[Start of section]

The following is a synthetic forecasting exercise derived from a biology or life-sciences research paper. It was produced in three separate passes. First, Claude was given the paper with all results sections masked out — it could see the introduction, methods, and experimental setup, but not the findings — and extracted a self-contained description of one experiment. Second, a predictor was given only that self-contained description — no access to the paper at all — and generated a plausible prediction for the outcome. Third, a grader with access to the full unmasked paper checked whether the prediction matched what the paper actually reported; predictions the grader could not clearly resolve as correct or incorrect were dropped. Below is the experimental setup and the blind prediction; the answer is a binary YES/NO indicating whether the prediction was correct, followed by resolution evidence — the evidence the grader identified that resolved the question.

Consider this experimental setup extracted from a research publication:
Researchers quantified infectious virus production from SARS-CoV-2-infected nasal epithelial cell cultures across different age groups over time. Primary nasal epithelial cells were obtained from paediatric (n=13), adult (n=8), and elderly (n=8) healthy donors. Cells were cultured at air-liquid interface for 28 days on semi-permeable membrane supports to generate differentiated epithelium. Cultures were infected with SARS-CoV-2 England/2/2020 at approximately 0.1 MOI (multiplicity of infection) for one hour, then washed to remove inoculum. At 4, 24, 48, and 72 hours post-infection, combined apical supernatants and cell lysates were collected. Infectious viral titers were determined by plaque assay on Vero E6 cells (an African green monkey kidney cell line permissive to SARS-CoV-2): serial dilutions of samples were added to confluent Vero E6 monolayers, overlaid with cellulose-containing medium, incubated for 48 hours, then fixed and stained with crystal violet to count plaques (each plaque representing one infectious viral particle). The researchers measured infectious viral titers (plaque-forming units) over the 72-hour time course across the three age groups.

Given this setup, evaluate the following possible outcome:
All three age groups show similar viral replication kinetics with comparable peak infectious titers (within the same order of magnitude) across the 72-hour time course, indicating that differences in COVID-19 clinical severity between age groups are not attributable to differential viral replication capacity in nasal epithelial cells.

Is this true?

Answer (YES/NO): NO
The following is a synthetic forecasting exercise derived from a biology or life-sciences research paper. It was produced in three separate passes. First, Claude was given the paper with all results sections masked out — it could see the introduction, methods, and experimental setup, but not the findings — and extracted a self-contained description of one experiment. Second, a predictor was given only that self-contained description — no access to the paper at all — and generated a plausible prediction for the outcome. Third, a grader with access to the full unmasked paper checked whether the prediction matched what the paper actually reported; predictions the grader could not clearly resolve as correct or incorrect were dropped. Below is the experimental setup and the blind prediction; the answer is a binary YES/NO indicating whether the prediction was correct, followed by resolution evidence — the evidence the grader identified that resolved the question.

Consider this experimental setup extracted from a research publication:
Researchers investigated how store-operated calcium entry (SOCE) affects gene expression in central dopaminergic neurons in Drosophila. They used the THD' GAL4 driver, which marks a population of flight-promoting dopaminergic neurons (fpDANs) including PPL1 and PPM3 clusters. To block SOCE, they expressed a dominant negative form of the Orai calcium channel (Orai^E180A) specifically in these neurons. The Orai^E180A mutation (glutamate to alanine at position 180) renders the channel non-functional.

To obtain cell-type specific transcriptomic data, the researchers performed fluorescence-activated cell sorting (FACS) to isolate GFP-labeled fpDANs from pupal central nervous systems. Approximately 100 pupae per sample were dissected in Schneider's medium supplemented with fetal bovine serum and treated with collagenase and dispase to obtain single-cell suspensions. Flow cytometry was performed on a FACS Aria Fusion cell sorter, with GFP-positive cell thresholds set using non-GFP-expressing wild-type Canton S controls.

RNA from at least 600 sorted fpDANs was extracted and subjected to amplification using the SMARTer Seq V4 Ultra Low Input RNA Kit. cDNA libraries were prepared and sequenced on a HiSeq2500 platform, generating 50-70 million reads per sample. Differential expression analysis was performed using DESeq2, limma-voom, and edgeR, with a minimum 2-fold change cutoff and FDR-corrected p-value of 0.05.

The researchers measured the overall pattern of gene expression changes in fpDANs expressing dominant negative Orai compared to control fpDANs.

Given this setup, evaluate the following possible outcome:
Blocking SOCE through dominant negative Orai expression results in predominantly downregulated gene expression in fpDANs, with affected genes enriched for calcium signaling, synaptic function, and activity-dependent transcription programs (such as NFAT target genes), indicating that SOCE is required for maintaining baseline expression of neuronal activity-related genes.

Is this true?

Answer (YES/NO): NO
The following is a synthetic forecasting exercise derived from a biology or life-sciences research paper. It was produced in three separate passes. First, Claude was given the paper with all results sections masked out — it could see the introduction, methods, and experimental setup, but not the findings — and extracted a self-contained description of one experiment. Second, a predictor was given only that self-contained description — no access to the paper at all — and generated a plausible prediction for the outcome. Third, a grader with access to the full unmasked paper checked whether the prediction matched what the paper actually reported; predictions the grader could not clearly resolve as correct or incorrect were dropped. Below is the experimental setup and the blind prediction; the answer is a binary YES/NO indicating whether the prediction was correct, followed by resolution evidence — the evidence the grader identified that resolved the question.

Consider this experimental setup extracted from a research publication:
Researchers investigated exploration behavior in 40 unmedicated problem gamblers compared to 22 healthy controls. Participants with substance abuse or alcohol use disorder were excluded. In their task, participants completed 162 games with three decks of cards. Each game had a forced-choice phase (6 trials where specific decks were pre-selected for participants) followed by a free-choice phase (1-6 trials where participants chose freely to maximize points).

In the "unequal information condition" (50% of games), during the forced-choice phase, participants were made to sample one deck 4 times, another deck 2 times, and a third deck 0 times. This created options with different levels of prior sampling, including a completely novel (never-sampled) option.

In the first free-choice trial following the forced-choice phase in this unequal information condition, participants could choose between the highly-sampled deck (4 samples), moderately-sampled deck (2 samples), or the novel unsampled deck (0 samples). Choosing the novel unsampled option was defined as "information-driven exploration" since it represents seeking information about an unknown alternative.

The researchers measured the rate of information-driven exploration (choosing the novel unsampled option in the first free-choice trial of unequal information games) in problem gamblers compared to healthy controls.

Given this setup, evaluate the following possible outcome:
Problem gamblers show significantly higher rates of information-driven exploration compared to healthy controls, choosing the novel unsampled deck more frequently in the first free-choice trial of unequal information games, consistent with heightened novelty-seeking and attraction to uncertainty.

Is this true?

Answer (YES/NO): NO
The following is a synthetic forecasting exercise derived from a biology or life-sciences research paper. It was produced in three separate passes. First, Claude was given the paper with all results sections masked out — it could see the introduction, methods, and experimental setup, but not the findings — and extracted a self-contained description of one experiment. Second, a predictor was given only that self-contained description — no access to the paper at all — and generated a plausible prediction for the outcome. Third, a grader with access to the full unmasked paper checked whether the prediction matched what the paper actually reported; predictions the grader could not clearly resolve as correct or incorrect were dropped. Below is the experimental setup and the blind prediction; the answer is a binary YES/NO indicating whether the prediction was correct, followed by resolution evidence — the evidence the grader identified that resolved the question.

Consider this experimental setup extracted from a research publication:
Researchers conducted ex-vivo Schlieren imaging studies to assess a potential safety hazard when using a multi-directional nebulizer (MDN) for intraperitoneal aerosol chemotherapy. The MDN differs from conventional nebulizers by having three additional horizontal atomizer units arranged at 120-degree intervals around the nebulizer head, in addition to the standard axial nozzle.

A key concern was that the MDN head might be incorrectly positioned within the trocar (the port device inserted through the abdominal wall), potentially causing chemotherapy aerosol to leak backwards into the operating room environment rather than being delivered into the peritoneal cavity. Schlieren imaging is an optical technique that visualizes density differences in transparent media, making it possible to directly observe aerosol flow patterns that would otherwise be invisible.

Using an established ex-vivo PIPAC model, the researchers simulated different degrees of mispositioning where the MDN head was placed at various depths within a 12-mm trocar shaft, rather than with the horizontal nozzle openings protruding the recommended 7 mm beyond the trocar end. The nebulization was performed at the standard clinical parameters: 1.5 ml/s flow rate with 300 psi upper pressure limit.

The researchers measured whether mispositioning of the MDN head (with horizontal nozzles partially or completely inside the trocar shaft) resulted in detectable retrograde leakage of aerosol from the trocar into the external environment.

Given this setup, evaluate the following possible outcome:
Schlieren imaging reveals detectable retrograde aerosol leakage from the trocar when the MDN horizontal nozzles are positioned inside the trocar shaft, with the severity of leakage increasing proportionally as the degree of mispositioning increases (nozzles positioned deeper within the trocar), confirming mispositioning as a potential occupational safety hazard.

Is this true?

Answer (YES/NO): NO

[End of section]

## Exercise objective:
Where a line in the preceding listing contains the word "Schlieren", include it in your count, and reply with that number alone.

## Exercise response:
3